“金与正”主導の対南軍事行動、“金正恩”が抑えた…“絶妙な”役割分担

“金与正”主導の対南軍事行動、“金正恩”が抑えた…“絶妙な”役割分担

北朝鮮の金与正朝鮮労働党第1副部長が主導してきた対南軍事行動に対して、金正恩国務委員長がブレーキをかけた(提供:news1)

北朝鮮のキム・ヨジョン(金与正)朝鮮労働党第1副部長が主導してきた対南(対韓国)軍事行動に対して、キム・ジョンウン(金正恩)国務委員長がブレーキをかけた。

キム委員長の妹でありナンバー2であるキム第1副部長が“悪役”とするならば、キム委員長は“善玉”となって各自が役割分担をするという戦略で、朝鮮半島の緊張のレベルを調節するという意図があると読むことができる。

今日(24日)北朝鮮労働党機関紙“労働新聞”によると、キム委員長は去る23日に労働党中央軍事委員会予備会議を主宰し、対南軍事行動計画を保留した。

最近 朝鮮半島内の危機造成の役割を担ってきたのはキム第1副部長である。去る20日間 対南事業をすべて総括してきたキム第1副部長は、強硬な対南政策とそれによる実行力をみせ、事実上 対外的に“悪役”を演じてきた。

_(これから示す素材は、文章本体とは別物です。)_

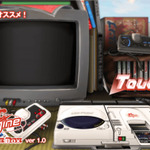PCエンジンの名作16タイトルが1パックに『PC Engine GameBox』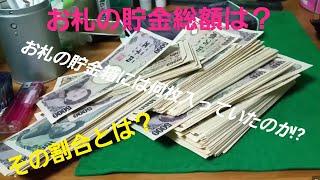 【100万円超え!?】ぱんぱんのお札の貯金箱を開封!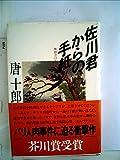 佐川君からの手紙―舞踏会の手帖 (1983年)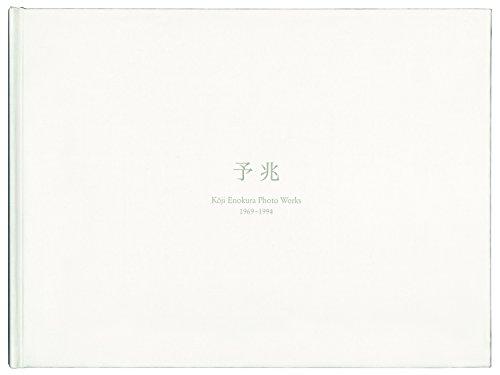 9784902663143: 予兆―Kōji Enokura Photo Works 1969-1994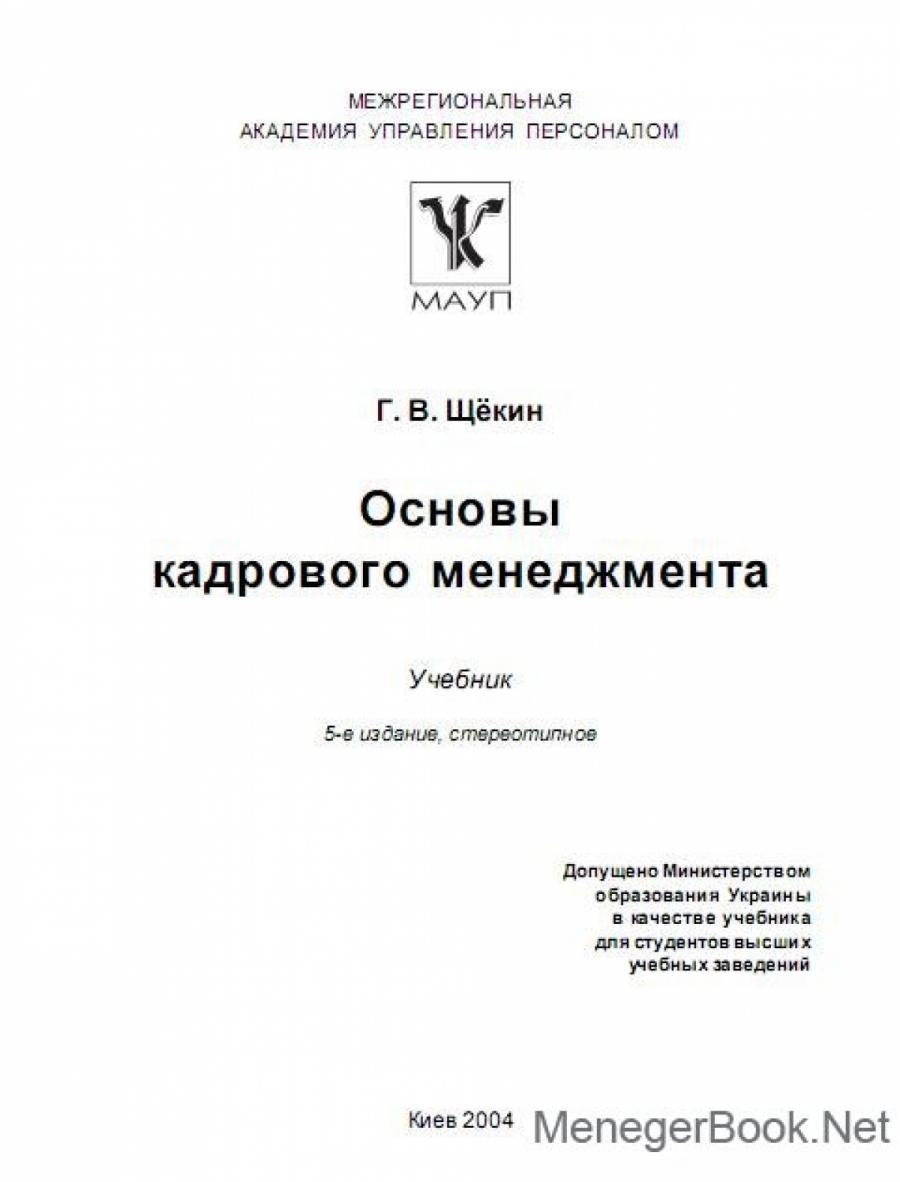 Обложка книги:  щёкин г. в. - основы кадрового менеджмента
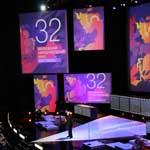 Открытие 32-го Московского Международного кинофестиваля.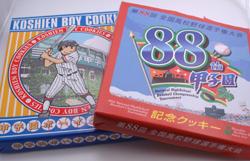 ■甲子園ボーイクッキー、記念クッキー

しかしこの日ナンバー1であるキム委員長が突如登場し、破局へと向かっている南北関係に風穴をあけた。“善玉”を演じているキム委員長は、対南軍事行動まで抑えることで、朝鮮半島の緊張局面を解消したことになる。

もしこの会議で、対南軍事行動に対する“保留”ではなく“承認”がなされたなら、今後に発生する事の責任者はキム委員長となる。このようなことから今後 キム委員長が直接出てきて対南および対米協議ができる余地を残すために、今回の強硬対南政策には出てこなかったものとみられる。

このような北朝鮮の役割分担に対して韓国政府もあらかじめその状況を注視していた。すでに今年の初めからこのような役割分担が様々確認されていたためである。